Paul Groven, promo 57 61, nous adresse ce témoignage très intéressant sur Robert Mériaux


Paul GROVEN, agrégé de l'Université, professeur honoraire de chaire supérieure aux lycées Pierre-Corneille et Jeanne-d'Arc en classes préparatoires d'HEC, d'hypokhâgne, khâgne et Science Po, animateur des "cafés Philo" à Rouen, nous adresse ce témoignage  en hommage à Robert Mériaux :



Quelques souvenirs de Monsieur MERIAUX..


 



La lecture du texte de Mme Francine Malexis-Verdière (1) évoquant les Directeurs de l’E.N.I.  qu’elle a connus, m’a donné l’idée d’évoquer la mémoire de l’un d’entre eux envers qui j’ai une dette qui ne sera malheureusement  jamais épongée : il s’agit de M. MERIAUX, dit assez affectueusement« Pépère ».


  Mon premier contact personnel avec Pépère relève de l’anecdote presque insignifiante. Il m’interpella un matin dans un couloir de l’école  et lorsque je lui fis face, il se mit à boutonner ma blouse grande ouverte puis il me fit remarquer qu’on n’allait pas en cours en pantoufles, le tout sur un ton à la fois amical qui ressemblait pourtant à une mise en garde du genre « Que je ne vous y reprenne pas, mon lascar ! ». Il ne m’y a pas repris car je prenais grand soin de m’éclipser  quand j’apercevais sa silhouette. 


   La sanction a fini par tomber pour une tout autre raison.                                              


Début juillet 1959. En fin d’après-midi de ce jour-là, proclamation des résultats du bac très honorables pour les élèves de première. C’est bien d’être reçu mais que faire pour rentrer sur Lille et Roubaix quand les horaires des derniers trains ne nous laissent pas le temps de faire tous nos bagages avant de vider les lieux ? (n’oublions pas que les vacances viennent de commencer). La décision est vite prise : on part demain. Conséquence : pourquoi ne pas aller au cinéma ce soir pour fêter nos réussites ?

Consigne:
Répondez brièvement aux questions suivantes en vous appuyant sur le témoignage.
1. Quel surnom affectueux donnait-on à M. Mériaux ?
2. Que fit M. Mériaux lorsque l'auteur lui fit face dans le couloir de l'école ?
3. Vers quelles villes les élèves voulaient-ils rentrer après la proclamation des résultats du bac ?

Données extraites:
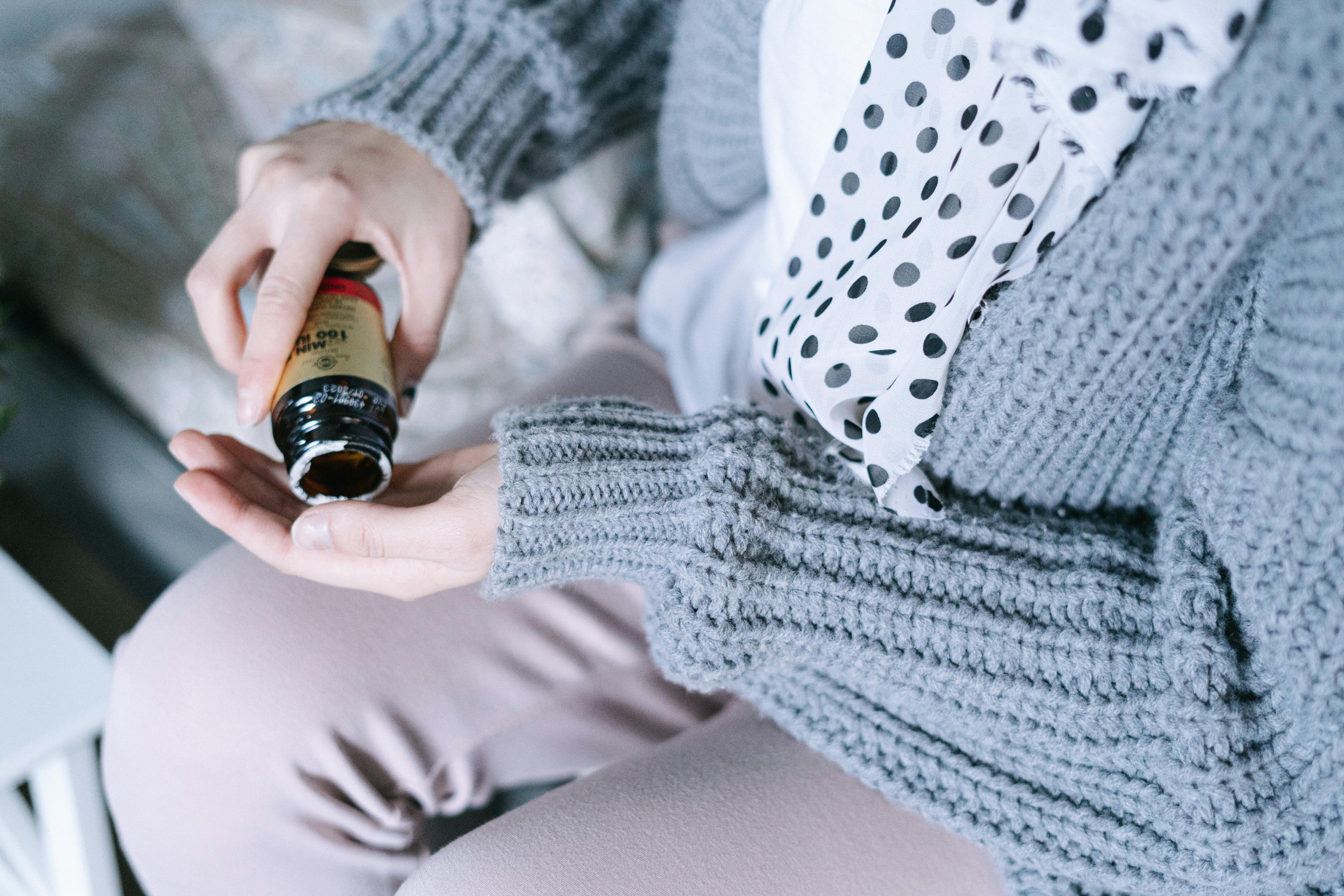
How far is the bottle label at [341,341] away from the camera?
18.6 inches

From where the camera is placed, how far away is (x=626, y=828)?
1.63 ft

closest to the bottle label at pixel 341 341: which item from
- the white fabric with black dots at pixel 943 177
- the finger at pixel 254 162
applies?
the finger at pixel 254 162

Réponse rédigée:
1. On le surnommait « Pépère ».
2. Il boutonna sa blouse grande ouverte et lui fit remarquer qu'on n'allait pas en cours en pantoufles.
3. Ils voulaient rentrer sur Lille et Roubaix.